I’ve been in several conversations with friends and family about why some marriages end in divorce while others seem to stand the test of time. At some point, during those conversations there is always a discussion about people getting married for the wrong reasons, ultimately increasing their odds of having a failed marriage.
So why did I get married?
I got married because I believed I found the person I was meant to share the rest of my life with. I married my husband because I was certain that he loved and respected me. I was certain he would be a good dad. I was certain that we would build a wonderful life together.
Did I get married for the right reasons?

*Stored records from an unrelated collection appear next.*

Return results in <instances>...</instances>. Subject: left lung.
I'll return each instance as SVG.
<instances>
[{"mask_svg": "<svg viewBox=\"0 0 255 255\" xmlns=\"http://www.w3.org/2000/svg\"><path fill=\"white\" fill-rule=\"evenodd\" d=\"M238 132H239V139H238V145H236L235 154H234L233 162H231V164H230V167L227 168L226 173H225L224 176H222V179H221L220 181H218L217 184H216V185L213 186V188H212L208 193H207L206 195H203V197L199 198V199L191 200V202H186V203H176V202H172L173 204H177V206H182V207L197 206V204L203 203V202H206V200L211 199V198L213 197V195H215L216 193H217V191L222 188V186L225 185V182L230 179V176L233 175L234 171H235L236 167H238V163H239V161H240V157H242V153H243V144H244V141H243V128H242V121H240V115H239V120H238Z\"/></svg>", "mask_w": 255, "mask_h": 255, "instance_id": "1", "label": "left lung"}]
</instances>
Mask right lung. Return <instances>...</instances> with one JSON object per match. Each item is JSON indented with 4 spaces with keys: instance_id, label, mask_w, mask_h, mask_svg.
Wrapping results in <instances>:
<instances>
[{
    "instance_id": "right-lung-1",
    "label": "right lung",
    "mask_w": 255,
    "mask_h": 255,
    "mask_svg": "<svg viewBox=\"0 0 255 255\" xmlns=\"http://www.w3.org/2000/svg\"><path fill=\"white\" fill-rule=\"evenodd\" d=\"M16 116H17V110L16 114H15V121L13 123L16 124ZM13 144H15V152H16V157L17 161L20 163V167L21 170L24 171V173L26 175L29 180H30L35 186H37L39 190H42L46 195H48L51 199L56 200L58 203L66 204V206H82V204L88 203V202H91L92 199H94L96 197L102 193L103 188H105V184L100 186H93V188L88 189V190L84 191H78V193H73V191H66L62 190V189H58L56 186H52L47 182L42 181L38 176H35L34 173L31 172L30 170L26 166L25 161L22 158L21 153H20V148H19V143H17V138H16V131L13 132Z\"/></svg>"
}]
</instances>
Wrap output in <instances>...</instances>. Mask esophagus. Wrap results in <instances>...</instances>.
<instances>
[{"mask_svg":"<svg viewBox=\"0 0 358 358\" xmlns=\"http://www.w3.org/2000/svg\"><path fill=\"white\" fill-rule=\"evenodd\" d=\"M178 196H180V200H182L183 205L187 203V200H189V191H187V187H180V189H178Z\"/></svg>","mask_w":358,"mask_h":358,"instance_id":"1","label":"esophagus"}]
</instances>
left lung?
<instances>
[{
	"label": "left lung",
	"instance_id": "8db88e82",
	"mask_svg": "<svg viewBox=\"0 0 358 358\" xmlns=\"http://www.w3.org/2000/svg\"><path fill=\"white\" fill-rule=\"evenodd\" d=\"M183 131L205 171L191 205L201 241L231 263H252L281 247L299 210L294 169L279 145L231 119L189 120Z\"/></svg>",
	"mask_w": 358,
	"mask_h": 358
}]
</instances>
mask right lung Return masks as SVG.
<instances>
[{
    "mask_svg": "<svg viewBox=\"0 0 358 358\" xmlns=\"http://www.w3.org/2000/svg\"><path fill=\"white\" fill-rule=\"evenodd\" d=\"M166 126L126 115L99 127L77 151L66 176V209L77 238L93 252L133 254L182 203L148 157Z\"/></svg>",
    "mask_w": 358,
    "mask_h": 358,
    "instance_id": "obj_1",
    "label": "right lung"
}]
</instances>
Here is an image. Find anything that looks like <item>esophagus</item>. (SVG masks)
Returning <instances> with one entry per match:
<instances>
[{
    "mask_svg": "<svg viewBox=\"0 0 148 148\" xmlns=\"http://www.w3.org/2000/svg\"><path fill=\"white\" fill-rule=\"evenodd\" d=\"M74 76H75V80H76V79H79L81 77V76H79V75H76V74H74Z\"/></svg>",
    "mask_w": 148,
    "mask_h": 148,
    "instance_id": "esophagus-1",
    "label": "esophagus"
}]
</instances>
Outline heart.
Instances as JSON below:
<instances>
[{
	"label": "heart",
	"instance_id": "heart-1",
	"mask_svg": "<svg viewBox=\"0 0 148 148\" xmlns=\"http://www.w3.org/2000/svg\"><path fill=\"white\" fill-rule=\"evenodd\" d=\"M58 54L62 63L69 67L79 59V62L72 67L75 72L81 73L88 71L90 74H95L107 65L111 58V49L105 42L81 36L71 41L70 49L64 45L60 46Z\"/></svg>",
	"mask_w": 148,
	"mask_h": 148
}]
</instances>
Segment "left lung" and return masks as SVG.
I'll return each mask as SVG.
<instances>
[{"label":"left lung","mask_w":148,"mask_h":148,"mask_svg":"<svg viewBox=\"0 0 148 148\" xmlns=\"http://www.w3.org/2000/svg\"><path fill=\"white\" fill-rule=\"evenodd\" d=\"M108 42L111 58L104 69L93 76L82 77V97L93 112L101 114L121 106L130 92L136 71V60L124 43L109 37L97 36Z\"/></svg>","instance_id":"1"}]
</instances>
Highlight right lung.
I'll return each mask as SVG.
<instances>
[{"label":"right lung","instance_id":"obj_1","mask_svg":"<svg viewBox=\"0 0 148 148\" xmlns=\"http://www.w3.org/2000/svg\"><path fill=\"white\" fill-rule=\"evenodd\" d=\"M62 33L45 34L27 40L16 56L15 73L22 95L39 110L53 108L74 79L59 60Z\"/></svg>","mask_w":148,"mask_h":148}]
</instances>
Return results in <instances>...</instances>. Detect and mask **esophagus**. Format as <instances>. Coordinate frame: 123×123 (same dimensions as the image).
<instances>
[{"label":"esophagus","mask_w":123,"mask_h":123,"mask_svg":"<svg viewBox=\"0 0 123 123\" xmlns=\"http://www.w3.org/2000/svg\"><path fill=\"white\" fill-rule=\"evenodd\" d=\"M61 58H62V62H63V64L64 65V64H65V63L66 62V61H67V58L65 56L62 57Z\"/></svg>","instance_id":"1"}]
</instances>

I think did. I believe with every fiber of my being that I made the right choice.
But what if I didn’t? What if I chose my husband for all the wrong reasons? Where would we be today? Would we still be happily married? Would we be married at all?
While a marriage can end for a number of reasons, some marriages simply end because they never should have started.
Here are five bad reasons to get married.
You Are Ready to Have Children
I understand the desire to have children because I have always wanted to be a mom. When I got married a week before my 30th birthday, I knew I wanted kids to be a part of our near future. However, I didn’t get married because I wanted to have kids. I didn’t feel like my biological clock was calling the shots. And this goes for men as much as it does for women: although the desire to start a family is a powerful one, getting married just for that reason is asking for a future littered with trouble.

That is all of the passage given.